# King Clownfish



## Bio-kid 29 (Nov 30, 2010)

Hello everyone
I have a 55 gallon aquarium with 2 clown fish, a french angel, and a neon goby. I have been trying to put in more fish but the clowns just keep tearing them apart. They are very territorial because the only time they are not attacking the new fish is when I am feeding them or the new fish is hiding in the very far back corner of the tank. I am trying to figure out if there is a way to stop them from killing the other fish without hurting them.:biggerfish:


----------



## nick hyzer (Dec 20, 2010)

what might do the trick, as with damsels. is to change up the decoration/ move it around. then put the new fish in there. that should be enough to keep the peace. if you change there territory up then they wont have time to establish a new one before you put the fish in


----------



## Bio-kid 29 (Nov 30, 2010)

nick hyzer said:


> what might do the trick, as with damsels. is to change up the decoration/ move it around. then put the new fish in there. that should be enough to keep the peace. if you change there territory up then they wont have time to establish a new one before you put the fish in


Thanks, I will give that a try and see what happens.


----------



## nick hyzer (Dec 20, 2010)

Keep me posted


----------



## csingh07 (Sep 20, 2010)

nick hyzer said:


> what might do the trick, as with damsels. is to change up the decoration/ move it around. then put the new fish in there. that should be enough to keep the peace. if you change there territory up then they wont have time to establish a new one before you put the fish in


+1. They have their "territory" and if there is an intruder they attempt to scare him off.
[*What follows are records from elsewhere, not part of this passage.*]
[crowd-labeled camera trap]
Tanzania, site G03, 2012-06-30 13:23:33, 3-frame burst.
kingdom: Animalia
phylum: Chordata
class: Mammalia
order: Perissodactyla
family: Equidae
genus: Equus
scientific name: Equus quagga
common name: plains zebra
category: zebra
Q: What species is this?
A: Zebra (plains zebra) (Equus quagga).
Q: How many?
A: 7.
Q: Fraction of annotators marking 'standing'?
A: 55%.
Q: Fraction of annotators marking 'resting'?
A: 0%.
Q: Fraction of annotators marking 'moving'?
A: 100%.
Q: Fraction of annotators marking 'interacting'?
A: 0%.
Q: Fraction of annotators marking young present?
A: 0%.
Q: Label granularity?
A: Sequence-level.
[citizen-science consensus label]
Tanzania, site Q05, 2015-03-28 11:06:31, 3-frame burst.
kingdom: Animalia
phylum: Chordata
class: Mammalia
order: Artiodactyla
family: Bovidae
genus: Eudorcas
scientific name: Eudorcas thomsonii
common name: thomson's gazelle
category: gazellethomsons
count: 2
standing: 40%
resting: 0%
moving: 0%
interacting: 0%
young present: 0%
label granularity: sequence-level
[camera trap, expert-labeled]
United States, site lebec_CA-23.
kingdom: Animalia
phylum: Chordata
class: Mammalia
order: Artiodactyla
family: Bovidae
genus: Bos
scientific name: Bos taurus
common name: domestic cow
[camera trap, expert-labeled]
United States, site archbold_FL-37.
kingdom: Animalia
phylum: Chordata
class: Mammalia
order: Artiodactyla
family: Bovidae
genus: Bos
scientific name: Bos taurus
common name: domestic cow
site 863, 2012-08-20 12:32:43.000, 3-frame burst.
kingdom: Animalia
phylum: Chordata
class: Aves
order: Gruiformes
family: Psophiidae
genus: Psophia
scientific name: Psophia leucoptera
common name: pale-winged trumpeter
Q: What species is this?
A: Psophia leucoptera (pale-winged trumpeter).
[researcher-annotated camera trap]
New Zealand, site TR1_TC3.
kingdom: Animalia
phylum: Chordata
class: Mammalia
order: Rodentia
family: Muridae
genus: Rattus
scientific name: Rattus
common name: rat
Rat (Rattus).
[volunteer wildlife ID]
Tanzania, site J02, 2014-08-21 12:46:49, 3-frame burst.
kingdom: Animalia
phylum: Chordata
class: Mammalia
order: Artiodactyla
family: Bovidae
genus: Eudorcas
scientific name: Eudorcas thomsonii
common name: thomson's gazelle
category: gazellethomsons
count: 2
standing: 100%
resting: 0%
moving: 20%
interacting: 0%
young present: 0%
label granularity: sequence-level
Hopefully that should do the trick, if not, may have to bring 'em back


----------



## Bio-kid 29 (Nov 30, 2010)

After I moved the decorations around and put the new fish in the clownfish didn't seem to care, but after a few days the clownfish started getting aggressive towards it so I had to take it out.


----------



## SaltWatKid-55 (Jan 5, 2011)

Maby u should give fish to a kid named ZaKe and put in 489965723 crabs


----------



## ukclown666 (Jan 22, 2011)

what kind of clown fish are they how old are they a pair


----------



## Bio-kid 29 (Nov 30, 2010)

Well, they "were" 2 Percula clownfish that had been together for almost 7 years, until yesterday when one of them died. Now the one that is still alive has calmed down and doesn't do much.


----------



## JohnniGade (Dec 22, 2011)

csingh07 said:


> +1. They have their "territory" and if there is an intruder they attempt to scare him off. Hopefully that should do the trick, if not, may have to bring 'em back


Awesome advise then!


----------